The Role of Taxonomy and Ontology in Semantic Layers - Heather Hedden.pdfEnterprise Knowledge

Automating Business Process via MuleSoft Composer | Bangalore MuleSoft Meetup...shyamraj55

Transforming Data Streams with Kafka Connect: An Introduction to Single Messa...HostedbyConfluent

GenCyber Cyber Security Day PresentationMichael W. Hawkins

Salesforce Community Group Quito, Salesforce 101Paola De la Torre

Understanding the Laravel MVC ArchitecturePixlogix Infotech

Slack Application Development 101 Slidespraypatel2

FULL ENJOY 🔝 8264348440 🔝 Call Girls in Diplomatic Enclave | Delhisoniya singh

Data Cloud, More than a CDP by Matt RobisonAnna Loughnan Colquhoun

Transcript: #StandardsGoals for 2024: What’s new for BISAC - Tech Forum 2024BookNet Canada

08448380779 Call Girls In Friends Colony Women Seeking MenDelhi Call girls

Swan(sea) Song – personal research during my six years at Swansea ... and bey...Alan Dix

08448380779 Call Girls In Greater Kailash - I Women Seeking MenDelhi Call girls

Breaking the Kubernetes Kill Chain: Host Path MountPuma Security, LLC

Kalyanpur ) Call Girls in Lucknow Finest Escorts Service 🍸 8923113531 🎰 Avail...gurkirankumar98700

#StandardsGoals for 2024: What’s new for BISAC - Tech Forum 2024BookNet Canada

Presentation on how to chat with PDF using ChatGPT code interpreternaman860154

Kürzlich hochgeladen (20)

08448380779 Call Girls In Diplomatic Enclave Women Seeking Men

Handwritten Text Recognition for manuscripts and early printed texts

Maximizing Board Effectiveness 2024 Webinar.pptx

The Role of Taxonomy and Ontology in Semantic Layers - Heather Hedden.pdf

Automating Business Process via MuleSoft Composer | Bangalore MuleSoft Meetup...

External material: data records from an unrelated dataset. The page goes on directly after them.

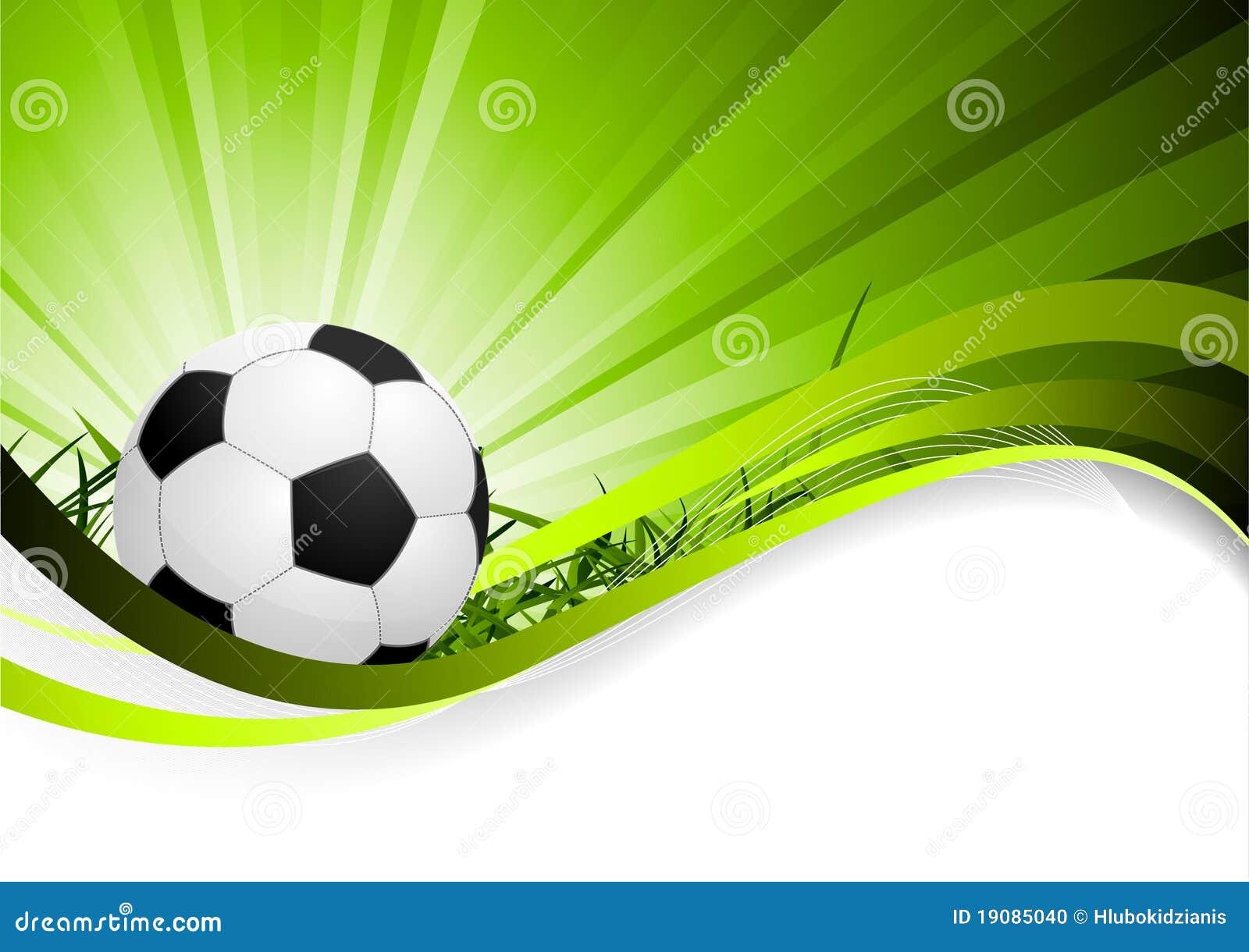 Fondo abstracto del f tbol ilustraci n del vector for Fondos de futbol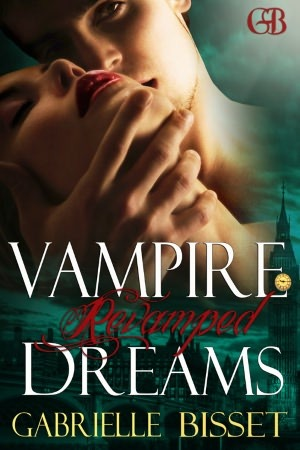 Review: 'Vampire Dreams Revamped' by Gabrielle Bisset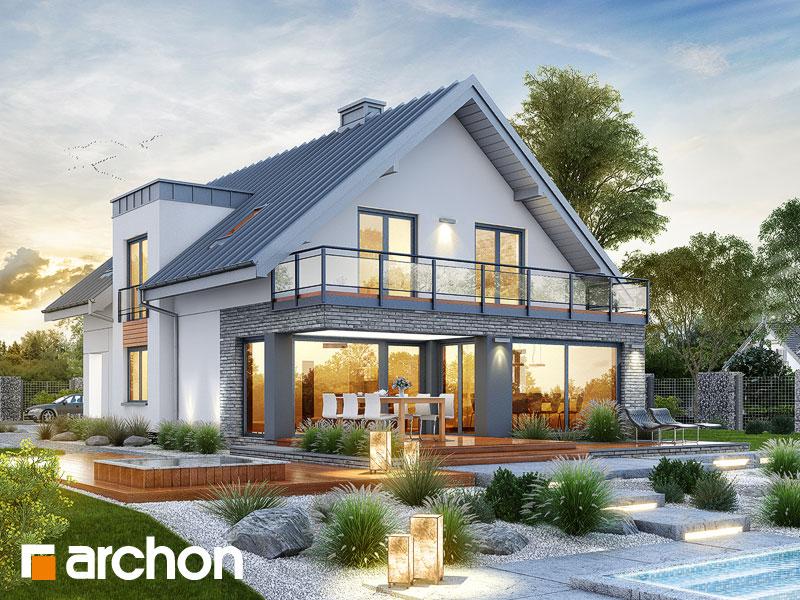 Nowoczesny Projekt Dom W Czermieni G2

Transforming Data Streams with Kafka Connect: An Introduction to Single Messa...

GenCyber Cyber Security Day Presentation

Salesforce Community Group Quito, Salesforce 101

Understanding the Laravel MVC Architecture

Slack Application Development 101 Slides

FULL ENJOY 🔝 8264348440 🔝 Call Girls in Diplomatic Enclave | Delhi

Data Cloud, More than a CDP by Matt Robison

Transcript: #StandardsGoals for 2024: What’s new for BISAC - Tech Forum 2024

08448380779 Call Girls In Friends Colony Women Seeking Men

Swan(sea) Song – personal research during my six years at Swansea ... and bey...

08448380779 Call Girls In Greater Kailash - I Women Seeking Men

Breaking the Kubernetes Kill Chain: Host Path Mount

Kalyanpur ) Call Girls in Lucknow Finest Escorts Service 🍸 8923113531 🎰 Avail...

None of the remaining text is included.